Femme dévastatrice et castratrice, Régina est symptomatique dans son attitude hiératique du comportement de la femelle qui en vient à dévorer le mâle juste après l’accouplement. Le baiser de la mante religieuse est une morsure d’amour qui peut aller jusqu’à la dévoration et qui, en tous les cas, inocule un poison mortel. Outre la causticité de sa
mise en scène en décor naturel qui fait flèche de tout bois des situations graveleuses, le scénario est signé Rafael Azconsa (La grande bouffe, la petite voiture…).
Sexualité et parentalité: le mystère de la fécondation
Le lit conjugal est un passage obligé pour une sexualité bien partagée dans l’orthodoxie de la religion chrétienne qui encourage à un devoir de procréation dans les règles de l’art.

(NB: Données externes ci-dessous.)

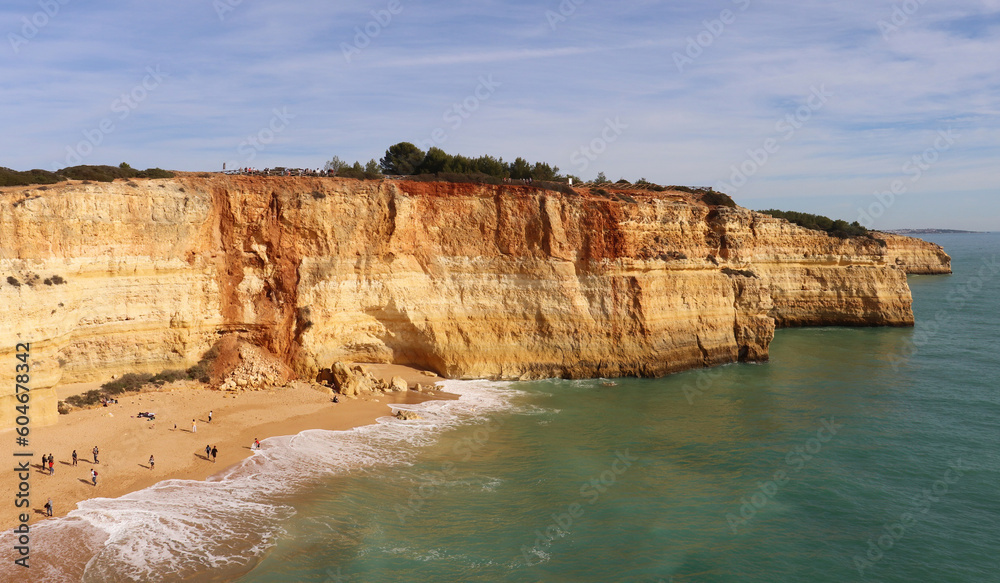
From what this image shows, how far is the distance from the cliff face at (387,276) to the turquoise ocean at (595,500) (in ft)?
14.3

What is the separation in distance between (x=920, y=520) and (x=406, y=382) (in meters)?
20.1

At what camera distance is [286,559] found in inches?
579

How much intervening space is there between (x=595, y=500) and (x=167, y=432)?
1527 cm

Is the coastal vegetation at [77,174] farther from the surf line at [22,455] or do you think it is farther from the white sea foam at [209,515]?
the white sea foam at [209,515]

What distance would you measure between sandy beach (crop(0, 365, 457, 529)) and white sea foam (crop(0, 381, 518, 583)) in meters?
0.75

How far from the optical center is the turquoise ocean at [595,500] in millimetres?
14531

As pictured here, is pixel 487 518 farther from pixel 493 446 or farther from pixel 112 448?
pixel 112 448

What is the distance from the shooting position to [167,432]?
2167 centimetres

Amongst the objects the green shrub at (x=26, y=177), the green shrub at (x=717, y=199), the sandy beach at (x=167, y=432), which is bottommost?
the sandy beach at (x=167, y=432)

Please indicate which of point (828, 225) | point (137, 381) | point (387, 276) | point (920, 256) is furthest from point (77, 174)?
point (920, 256)

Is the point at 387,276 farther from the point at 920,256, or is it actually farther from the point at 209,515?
the point at 920,256

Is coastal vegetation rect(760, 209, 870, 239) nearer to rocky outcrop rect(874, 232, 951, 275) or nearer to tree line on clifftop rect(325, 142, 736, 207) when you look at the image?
tree line on clifftop rect(325, 142, 736, 207)

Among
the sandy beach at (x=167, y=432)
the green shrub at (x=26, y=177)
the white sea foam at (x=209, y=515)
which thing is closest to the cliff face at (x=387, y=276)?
the green shrub at (x=26, y=177)

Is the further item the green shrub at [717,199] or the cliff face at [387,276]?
the green shrub at [717,199]
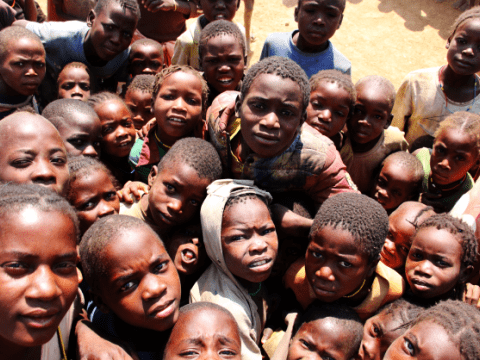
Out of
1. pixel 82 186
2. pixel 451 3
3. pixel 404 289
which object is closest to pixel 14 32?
pixel 82 186

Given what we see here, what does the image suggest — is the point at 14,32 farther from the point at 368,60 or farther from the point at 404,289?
the point at 368,60

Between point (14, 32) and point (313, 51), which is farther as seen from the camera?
point (313, 51)

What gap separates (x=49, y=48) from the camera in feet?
11.9

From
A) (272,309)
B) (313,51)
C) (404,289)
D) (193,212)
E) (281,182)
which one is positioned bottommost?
(272,309)

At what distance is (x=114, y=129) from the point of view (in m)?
2.96

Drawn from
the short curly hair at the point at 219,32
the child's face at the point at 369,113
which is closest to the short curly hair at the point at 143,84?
the short curly hair at the point at 219,32

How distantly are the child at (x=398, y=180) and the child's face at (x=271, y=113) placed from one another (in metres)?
1.13

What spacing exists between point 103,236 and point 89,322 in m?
0.43

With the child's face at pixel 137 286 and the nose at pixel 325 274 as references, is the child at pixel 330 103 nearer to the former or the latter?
the nose at pixel 325 274

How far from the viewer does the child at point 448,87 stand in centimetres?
327

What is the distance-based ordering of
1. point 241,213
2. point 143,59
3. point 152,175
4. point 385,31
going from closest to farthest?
1. point 241,213
2. point 152,175
3. point 143,59
4. point 385,31

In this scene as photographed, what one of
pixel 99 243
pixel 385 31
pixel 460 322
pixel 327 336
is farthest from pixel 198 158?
pixel 385 31

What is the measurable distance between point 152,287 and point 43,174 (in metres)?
0.86

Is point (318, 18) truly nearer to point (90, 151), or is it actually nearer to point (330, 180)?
point (330, 180)
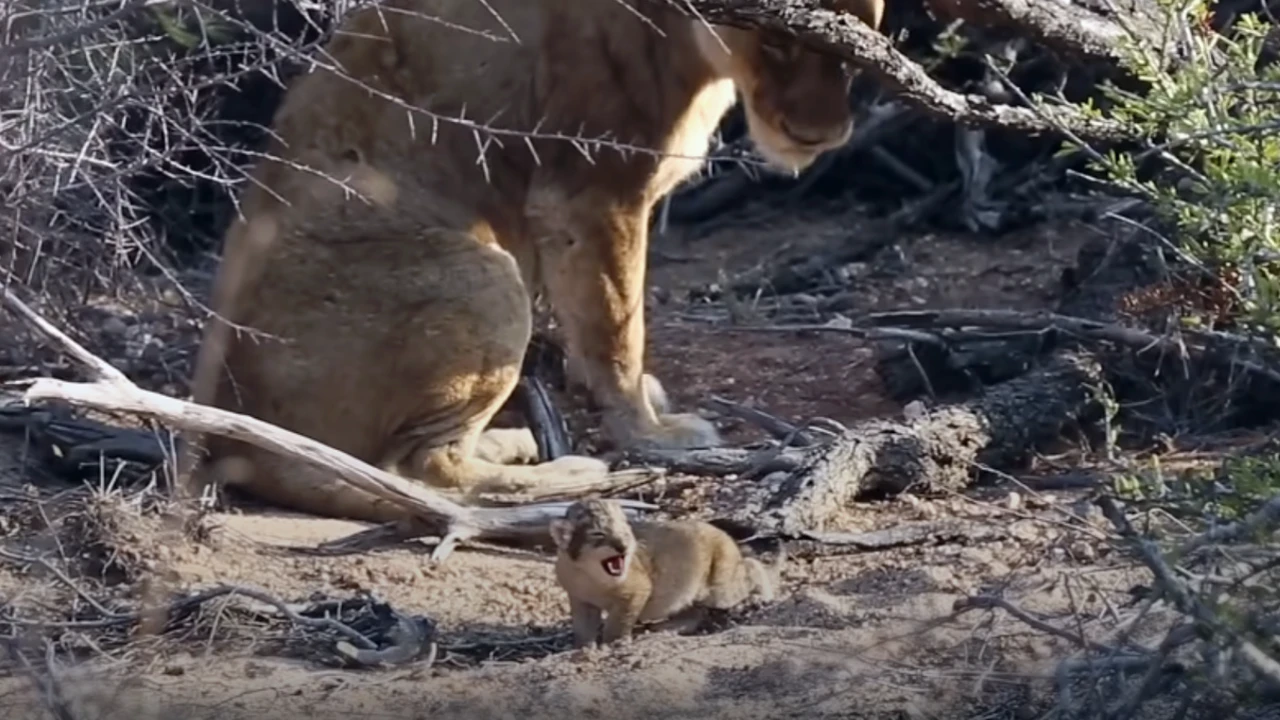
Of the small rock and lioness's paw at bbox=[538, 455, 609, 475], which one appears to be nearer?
lioness's paw at bbox=[538, 455, 609, 475]

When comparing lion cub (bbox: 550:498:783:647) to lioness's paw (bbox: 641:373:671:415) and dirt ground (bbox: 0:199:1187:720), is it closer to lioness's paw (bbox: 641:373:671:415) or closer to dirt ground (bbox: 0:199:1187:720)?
dirt ground (bbox: 0:199:1187:720)

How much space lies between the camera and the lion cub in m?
4.32

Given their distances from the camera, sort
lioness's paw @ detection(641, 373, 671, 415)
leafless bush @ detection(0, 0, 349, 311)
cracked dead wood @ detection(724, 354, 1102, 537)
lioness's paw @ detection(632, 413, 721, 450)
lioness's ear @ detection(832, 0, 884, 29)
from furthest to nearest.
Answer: lioness's paw @ detection(641, 373, 671, 415)
lioness's paw @ detection(632, 413, 721, 450)
lioness's ear @ detection(832, 0, 884, 29)
cracked dead wood @ detection(724, 354, 1102, 537)
leafless bush @ detection(0, 0, 349, 311)

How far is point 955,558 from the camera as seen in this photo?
16.5 ft

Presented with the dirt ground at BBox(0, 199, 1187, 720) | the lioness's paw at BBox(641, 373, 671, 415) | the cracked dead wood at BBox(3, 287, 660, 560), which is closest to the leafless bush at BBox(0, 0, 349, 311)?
the cracked dead wood at BBox(3, 287, 660, 560)

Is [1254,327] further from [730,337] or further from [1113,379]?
[730,337]

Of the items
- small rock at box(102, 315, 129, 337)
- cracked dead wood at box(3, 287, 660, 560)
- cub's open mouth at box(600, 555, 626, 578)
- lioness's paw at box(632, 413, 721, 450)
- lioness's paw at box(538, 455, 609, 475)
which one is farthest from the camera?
small rock at box(102, 315, 129, 337)

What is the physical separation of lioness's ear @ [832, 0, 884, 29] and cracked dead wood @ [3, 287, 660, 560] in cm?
168

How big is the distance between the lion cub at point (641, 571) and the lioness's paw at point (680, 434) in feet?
5.00

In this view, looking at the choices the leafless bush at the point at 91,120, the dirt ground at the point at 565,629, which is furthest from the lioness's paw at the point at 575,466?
the leafless bush at the point at 91,120

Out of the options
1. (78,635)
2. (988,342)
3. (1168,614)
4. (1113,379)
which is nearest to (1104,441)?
(1113,379)

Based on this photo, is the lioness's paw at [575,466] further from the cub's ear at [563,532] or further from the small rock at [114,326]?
the small rock at [114,326]

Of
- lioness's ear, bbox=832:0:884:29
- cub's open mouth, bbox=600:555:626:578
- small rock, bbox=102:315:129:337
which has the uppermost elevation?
lioness's ear, bbox=832:0:884:29

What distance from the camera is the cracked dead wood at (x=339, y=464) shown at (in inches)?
193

Partant, le devoir conjugal est une obligation à laquelle aucun des conjoints ne peut déroger. L’écclésiastique de la famille, le père Mariano, qui est le directeur de conscience d’Alfonso se mue en “médecin spirituel”. Il en vient à prescrire au pénitent un reconstituant hormonal qui aurait reçu l’onction spirituelle pour revigorer ses élans du corps.
Le boom économique semble avoir désentraver les moeurs qui s’accommodent comme ils peuvent des oukases religieux que pourfend allègrement Marco Ferreri. Le prêtre confesseur est autant le directeur de conscience que celui des sens. La religion chrétienne vient à la rescousse du conjoint en panne sexuelle pour honorer son devoir conjugal au principe farfelu que “tout conjoint ne peut rejeter le désir sacré de l’autre sauf si il est empêché par la maladie”. Dans le même temps où il fait l’expérience de la sensualité, Alfonso fait celle de la parentalité qu’il appelle “mystère de la fécondation”. Il se plie à la servitude de la sexualité parce que “l’amour pousse à l’acte instinctif”.
Marco Ferreri se livre à un inventaire à la Prévert des impostures religieuses qui conduisent à abréger l’existence du pauvre Alfonso que le deuil de sa vie de garçon conduit à sa propre mort. La charge anticléricale est rude et dénote d’une aversion idiosyncrasique des prêtres et de la chose religieuse. Dans son film suivant Le mari de la femme à
barbe (1964), il poussera son bestiaire loufoque un cran plus loin.
Le lit conjugal sort en salle en version restaurée 4K distribuée par Tamasa.